For the past couple of months I have been following the developments in the Nebraska Safe Haven Law which went into effect last February making it possible for parents to give up their children to the state if they believed that they could not adequately care for them. A law of good intentions had unintended results. Nebraska did not specify an age limit for the children who could be dropped off at the doorsteps of the government. Alarm bells went off in the state legislature when it was discovered that parents were "abandoning" older children, some of them teenagers. Some parents had driven from other states as far away as Georgia and California to bring their kids to Nebraska. The law has now been revised to limit the age of children who can be dropped off to 30 days or younger.

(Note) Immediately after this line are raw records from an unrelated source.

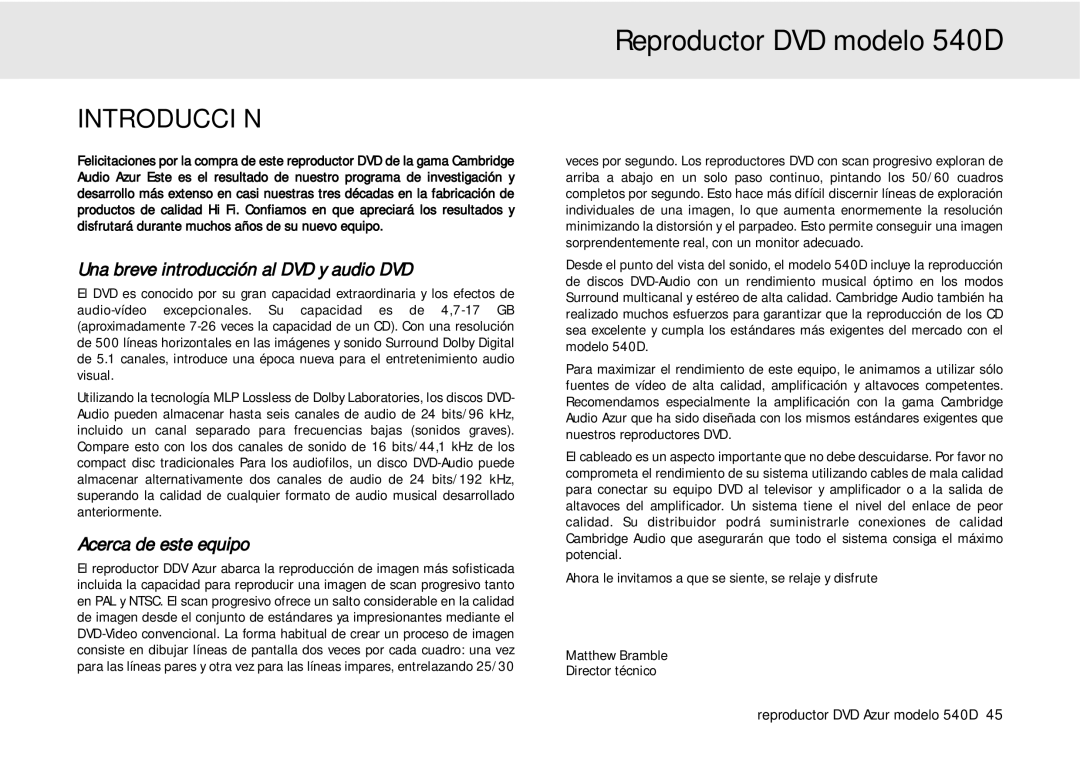 Reproductor DVD modelo 540D

INTRODUCCI N

Felicitaciones por la compra de este reproductor DVD de la gama Cambridge Audio Azur Este es el resultado de nuestro programa de investigación y desarrollo más extenso en casi nuestras tres décadas en la fabricación de productos de calidad Hi Fi. Confiamos en que apreciará los resultados y disfrutará durante muchos años de su nuevo equipo.

Una breve introducción al DVD y audio DVD

El DVD es conocido por su gran capacidad extraordinaria y los efectos de audio-vídeo excepcionales. Su capacidad es de 4,7-17 GB (aproximadamente 7-26 veces la capacidad de un CD). Con una resolución de 500 líneas horizontales en las imágenes y sonido Surround Dolby Digital de 5.1 canales, introduce una época nueva para el entretenimiento audio visual.

Utilizando la tecnología MLP Lossless de Dolby Laboratories, los discos DVD-Audio pueden almacenar hasta seis canales de audio de 24 bits/96 kHz, incluido un canal separado para frecuencias bajas (sonidos graves). Compare esto con los dos canales de sonido de 16 bits/44,1 kHz de los compact disc tradicionales Para los audiofilos, un disco DVD-Audio puede almacenar alternativamente dos canales de audio de 24 bits/192 kHz, superando la calidad de cualquier formato de audio musical desarrollado anteriormente.

Acerca de este equipo

El reproductor DDV Azur abarca la reproducción de imagen más sofisticada incluida la capacidad para reproducir una imagen de scan progresivo tanto en PAL y NTSC. El scan progresivo ofrece un salto considerable en la calidad de imagen desde el conjunto de estándares ya impresionantes mediante el DVD-Video convencional. La forma habitual de crear un proceso de imagen consiste en dibujar líneas de pantalla dos veces por cada cuadro: una vez para las líneas pares y otra vez para las líneas impares, entrelazando 25/30 veces por segundo. Los reproductores DVD con scan progresivo exploran de arriba a abajo en un solo paso continuo, pintando los 50/60 cuadros completos por segundo. Esto hace más difícil discernir líneas de exploración individuales de una imagen, lo que aumenta enormemente la resolución minimizando la distorsión y el parpadeo. Esto permite conseguir una imagen sorprendentemente real, con un monitor adecuado.

Desde el punto del vista del sonido, el modelo 540D incluye la reproducción de discos DVD-Audio con un rendimiento musical óptimo en los modos Surround multicanal y estéreo de alta calidad. Cambridge Audio también ha realizado muchos esfuerzos para garantizar que la reproducción de los CD sea excelente y cumpla los estándares más exigentes del mercado con el modelo 540D.

Para maximizar el rendimiento de este equipo, le animamos a utilizar sólo fuentes de vídeo de alta calidad, amplificación y altavoces competentes. Recomendamos especialmente la amplificación con la gama Cambridge Audio Azur que ha sido diseñada con los mismos estándares exigentes que nuestros reproductores DVD.

El cableado es un aspecto importante que no debe descuidarse. Por favor no comprometa el rendimiento de su sistema utilizando cables de mala calidad para conectar su equipo DVD al televisor y amplificador o a la salida de altavoces del amplificador. Un sistema tiene el nivel del enlace de peor calidad. Su distribuidor podrá suministrarle conexiones de calidad Cambridge Audio que asegurarán que todo el sistema consiga el máximo potencial.

Ahora le invitamos a que se siente, se relaje y disfrute

Matthew Bramble
Director técnico

reproductor DVD Azur modelo 540D 45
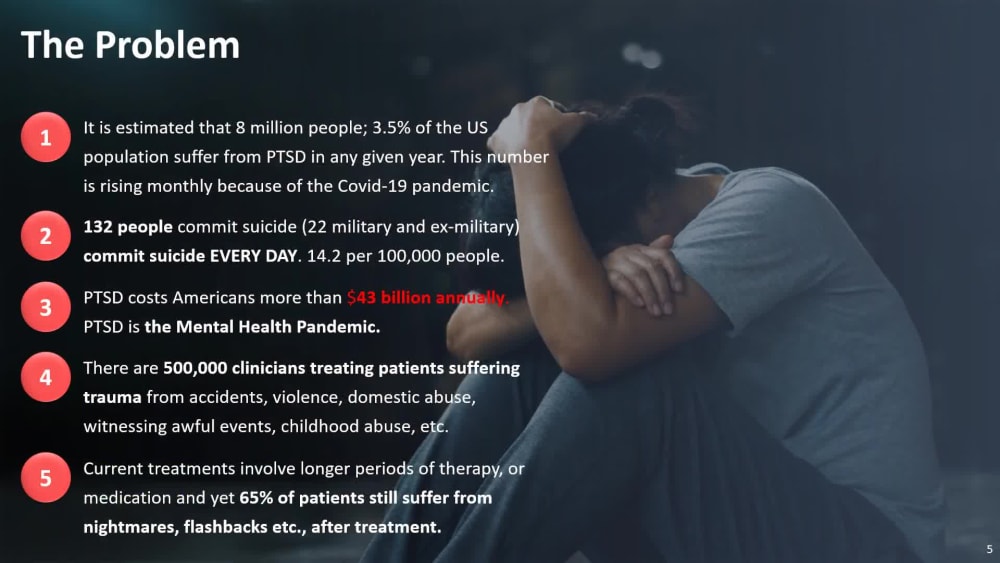 The Problem

1
It is estimated that 8 million people; 3.5% of the US population suffer from PTSD in any given year. This number is rising monthly because of the Covid-19 pandemic.

2
132 people commit suicide (22 military and ex-military) commit suicide EVERY DAY. 14.2 per 100,000 people.

3
PTSD costs Americans more than $43 billion annually. PTSD is the Mental Health Pandemic.

4
There are 500,000 clinicians treating patients suffering trauma from accidents, violence, domestic abuse, witnessing awful events, childhood abuse, etc.

5
Current treatments involve longer periods of therapy, or medication and yet 65% of patients still suffer from nightmares, flashbacks etc., after treatment.

5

This brings me to Joe’s recent post about the ballot initiative in Arkansas limiting adoption and foster care rights to heterosexual couples in a "valid marriage." As Joe pointed out, although the law will prohibit heterosexual unmarried couples from adopting children, the underlying impetus for the initiative is to really exclude gay couples from becoming adoptive parents and foster care givers. That the Arkansas law passed with a 57% majority, indicates that a lot of people believe that a valid marriage provides "safe haven" for children. I would hazard a guess that none of the children abandoned in Nebraska was under the care of gay parents and that many came from homes where parents are / were in a valid heterosexual marriage. But things still didn’t work out for the kids and the parents. The problem in my opinion, is that when most people think of marriage and home in an abstract and legal manner, the image in their minds is that of "Father Knows Best" or the "Huxtables" even when their own marital and family situation may be crappy. Parenting skills are a matter of maturity, emotional stability and yes, often the financial security of the care givers. When two people are involved in parenting, the emotional harmony between them too plays a role in the child’s life. Sexual preference or marital status are not factors that determine any of the above. If it did, widowed, divorced and single parents would invariably be failed parents.
The reasons that kids were given up in Nebraska are most likely to be of financial and emotional nature and probably had nothing at all to do with the sexual preference of the parents. Could some of them have been more effectively cared for by nurturing gay couples in stable relationships with superior financial wherewithals? The answer of course is an unequivocal "yes." What about well off and mature single men and women who did not have the time or the inclination for marriage or childbirth during their career building years but who at a certain stage in their lives feel secure and stable enough to adopt a child? Some of these "unorthodox" parents may even have the loving help of an extended family (grandparents, aunts and uncles) who will pitch in with child care. Should such prospective parents be denied the right to a family? What exactly do family values mean? Is it about a "safe haven" for children or is it all about mean hearted prejudices that have no grounding in reality?
Note: I believe that even parents of older kids coping with stressful situations in child rearing and lacking the means for private counseling should be able to seek help from the community and the state without feeling a sense of shame.